I am trying to simulate the rotation dynamics of a system. I am testing my code to verify that it's working using simulation, but I never recovered the parameters I pass to the model. In other words, I can't re-estimate the parameters I chose for the model.

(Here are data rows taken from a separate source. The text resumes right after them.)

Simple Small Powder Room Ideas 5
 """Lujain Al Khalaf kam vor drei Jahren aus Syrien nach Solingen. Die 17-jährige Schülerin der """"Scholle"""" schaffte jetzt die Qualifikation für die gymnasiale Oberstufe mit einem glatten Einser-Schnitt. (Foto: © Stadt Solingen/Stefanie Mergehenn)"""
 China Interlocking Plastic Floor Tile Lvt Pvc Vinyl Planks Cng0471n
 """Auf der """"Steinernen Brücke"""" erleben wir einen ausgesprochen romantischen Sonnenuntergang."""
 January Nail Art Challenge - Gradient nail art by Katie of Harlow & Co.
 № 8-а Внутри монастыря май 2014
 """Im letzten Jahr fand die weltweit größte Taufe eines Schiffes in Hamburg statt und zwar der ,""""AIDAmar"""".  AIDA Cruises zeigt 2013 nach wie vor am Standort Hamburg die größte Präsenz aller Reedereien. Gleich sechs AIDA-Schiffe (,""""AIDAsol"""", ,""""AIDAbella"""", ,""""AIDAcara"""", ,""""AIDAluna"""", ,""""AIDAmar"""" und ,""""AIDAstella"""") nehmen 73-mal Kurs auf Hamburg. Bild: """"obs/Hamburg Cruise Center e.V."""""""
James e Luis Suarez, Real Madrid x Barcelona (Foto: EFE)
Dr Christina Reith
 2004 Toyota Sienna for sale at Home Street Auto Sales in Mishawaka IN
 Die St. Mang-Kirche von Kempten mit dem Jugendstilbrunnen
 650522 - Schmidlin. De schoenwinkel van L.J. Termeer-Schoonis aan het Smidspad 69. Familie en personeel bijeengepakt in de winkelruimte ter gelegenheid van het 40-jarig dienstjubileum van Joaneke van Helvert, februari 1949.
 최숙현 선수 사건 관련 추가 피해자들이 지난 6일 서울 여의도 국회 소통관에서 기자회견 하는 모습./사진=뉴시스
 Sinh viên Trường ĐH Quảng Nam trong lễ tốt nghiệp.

I am using MATLAB for that and specifically ode45. Here is my code:
% Load the input-output data
[torque outputs] = DataLogs2();
u = torque;
% using the simulation data
Ixx = 1.00;
Iyy = 2.00;
Izz = 3.00;
x0 = [0; 0; 0];
Ts = .02;
t = 0:Ts:Ts * ( length(u) - 1 );
[ T, x ] = ode45( @(t,x) rotationDyn( t, x, u(1+floor(t/Ts),:), Ixx, Iyy, Izz), t, x0 );
w = x';
N = length(w);
q = 1; % a counter for the A and B matrices
% The Algorithm
for k=1:1:N
w_telda = [ 0 -w(3, k) w(2,k); ...
w(3,k) 0 -w(1,k); ...
-w(2,k) w(1,k) 0 ];
if k == N % to handle the problem of the last iteration
w_dash(:,k) = (-w(:,k))/Ts;
else
w_dash(:,k) = (w(:,k+1)-w(:,k))/Ts;
end
a = kron( w_dash(:,k)', eye(3) ) + kron( w(:,k)', w_telda );
A(q:q+2,:) = a; % a 3N*9 matrix
B(q:q+2,:) = u(k,:)'; % a 3N*1 matrix % u(:,k)
q = q + 3;
end
% Forcing J to be diagonal. This is the case when we consider our quadcopter as two thin uniform
% rods crossed at the origin with a point mass (motor) at the end of each.
A_new = [A(:, 1) A(:, 5) A(:, 9)];
vec_J_diag = A_new\B;
J_diag = diag([vec_J_diag(1), vec_J_diag(2), vec_J_diag(3)])
eigenvalues_J_diag = eig(J_diag)
error = norm(A_new*vec_J_diag - B)
where my dynamic model is defined as:
function [dw, y] = rotationDyn(t, w, tau, Ixx, Iyy, Izz, varargin)
% The output equation
y = [w(1); w(2); w(3)];
% State equation
% dw = (I^-1)*( tau - cross(w, I*w) );
dw = [Ixx^-1 * tau(1) - ((Izz-Iyy)/Ixx)*w(2)*w(3);
Iyy^-1 * tau(2) - ((Ixx-Izz)/Iyy)*w(1)*w(3);
Izz^-1 * tau(3) - ((Iyy-Ixx)/Izz)*w(1)*w(2)];
end
Practically, what this code should do, is to calculate the eigenvalues of the inertia matrix, J, i.e. to recover Ixx, Iyy, and Izz that I passed to the model at the very begining (1, 2 and 3), but all what I get is wrong results.
Is the problem with using ode45?